言い知れぬ恐怖が桜井を支配する。桜井の心の奥にしまっている綾樹への気持ちが踏みにじられてしまう。
(堕ちるな。私は。私は綾樹のことが……)
桜井のすべてを自由にしていいのは綾樹だけなのだ。
そんな現実、ありえないとしても。
そんな幸せ、絶対に来ないのだとわかっていても。
「これは愛あるセックスなんかじゃないんだぜ? おまえは俺にレイプされようとしてるんだ。 ほら、あいつに『助けて』って言ってみろよ」
佐藤の舌が桜井の耳を軽く噛む。
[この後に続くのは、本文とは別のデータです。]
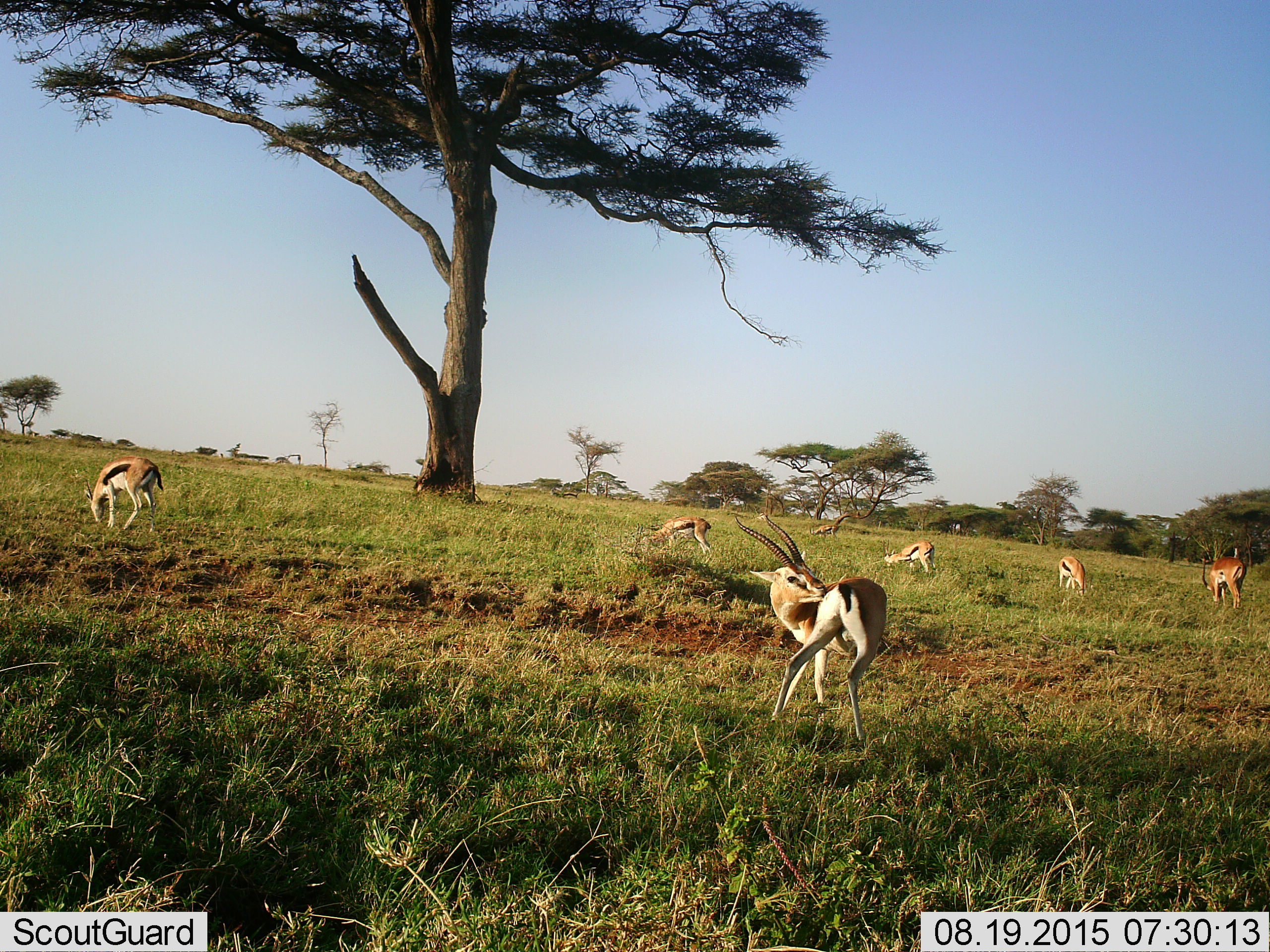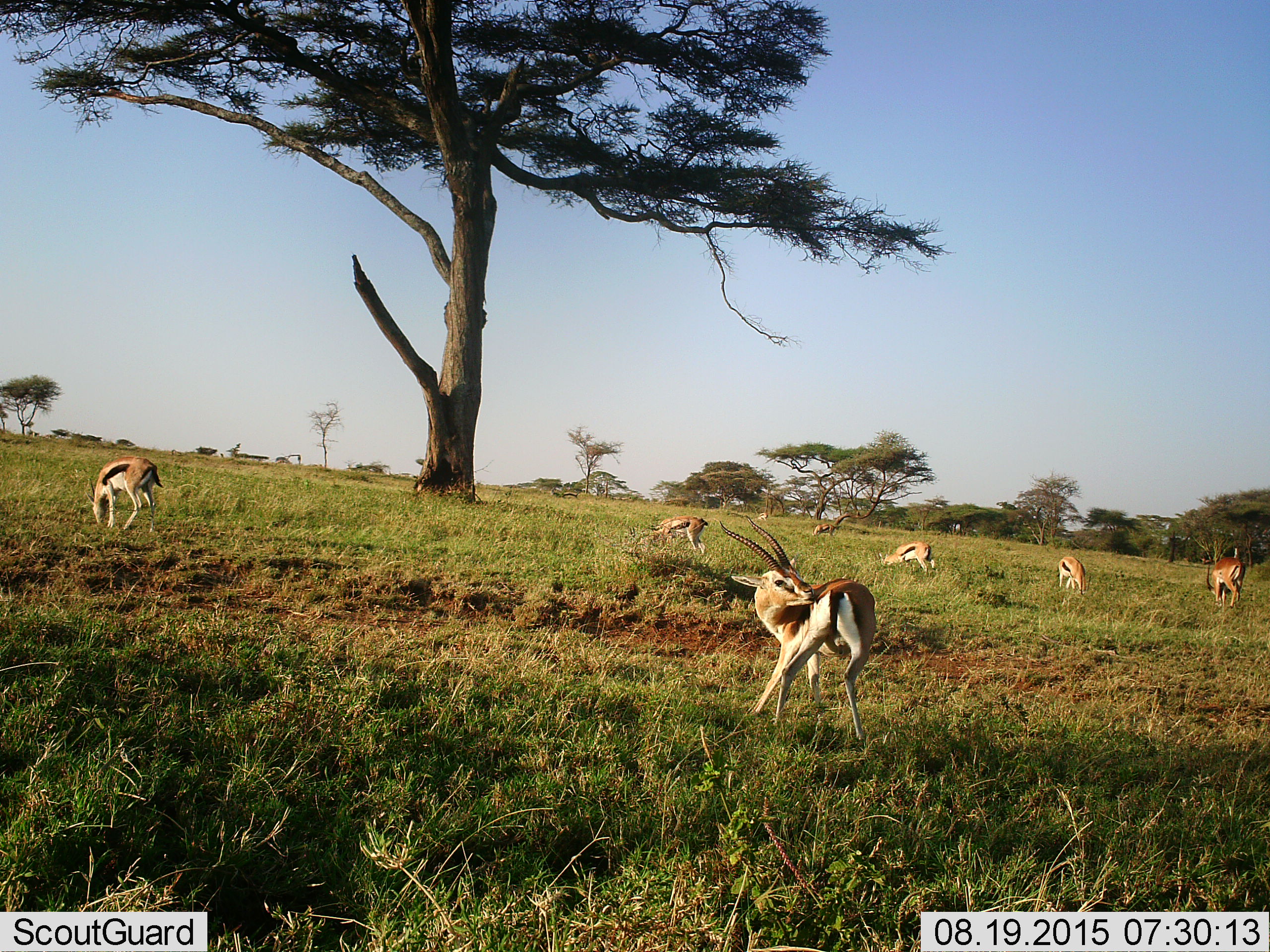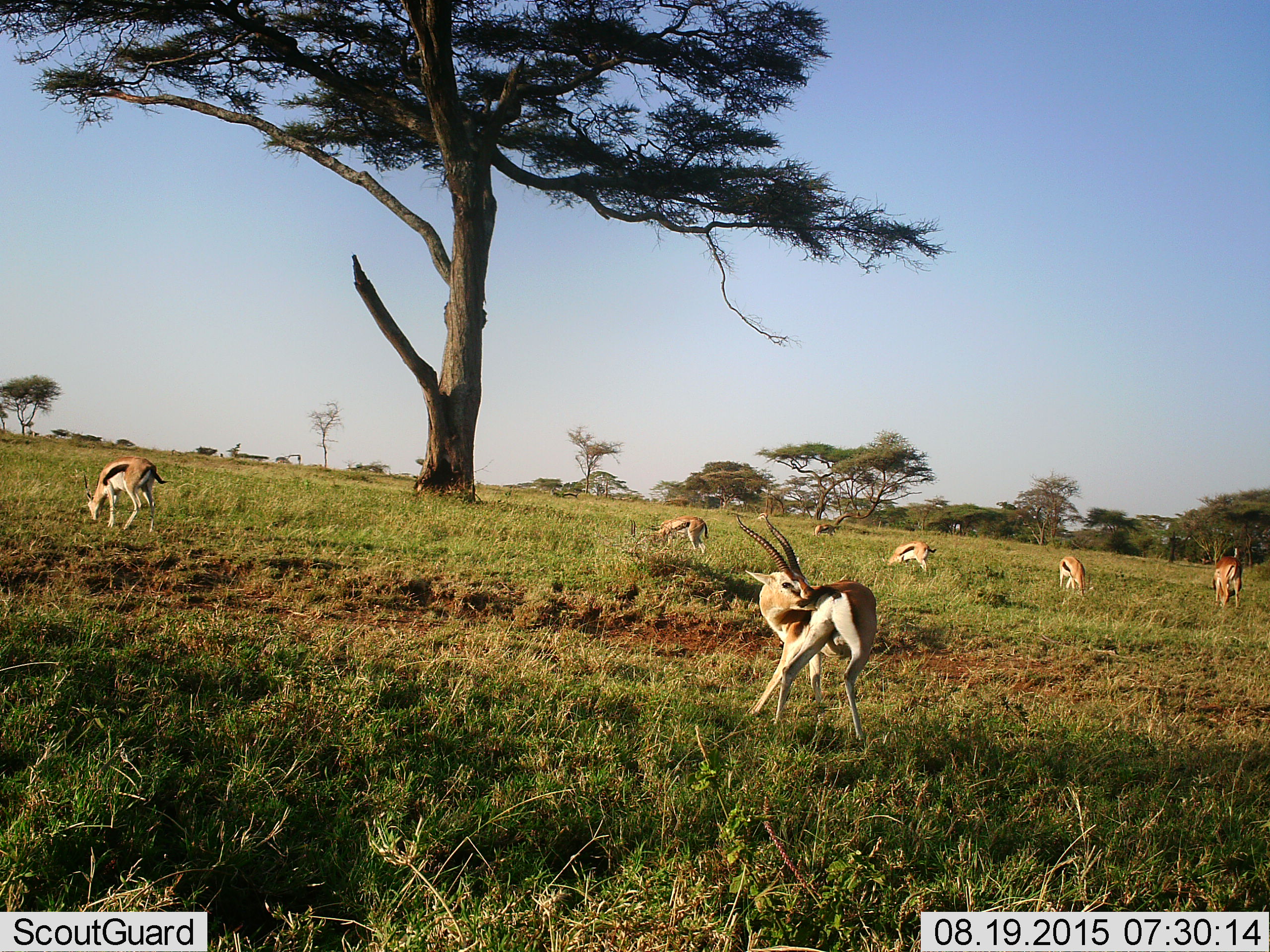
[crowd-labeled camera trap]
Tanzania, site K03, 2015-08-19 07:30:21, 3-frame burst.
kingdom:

その刺激だけで桜井の秘蕾が花咲こうと疼きだす。
だがこの男に沈むわけにはいかない。
綾樹のことが、好きなのだ。
「いや……です」
佐藤は「ふうん」とつまらなさそうに呟きながら、桜井がこぼす蜜を指に取った。
「じゃあ、せいぜいいい声を聴かせな」
佐藤は桜井の脚の間に自分の身体を割り込ませ、桜井のひくつくアヌスがよく見えるように、脚を拓かせた。
そこをじっと見る佐藤の目が、まるで舌のようにも思える。恥ずかしいのに、淫蕾をねっとりと舐められているような感覚を覚え、興奮が高まっていくのを抑えられない。
見られているだけなのに……気持ちいい。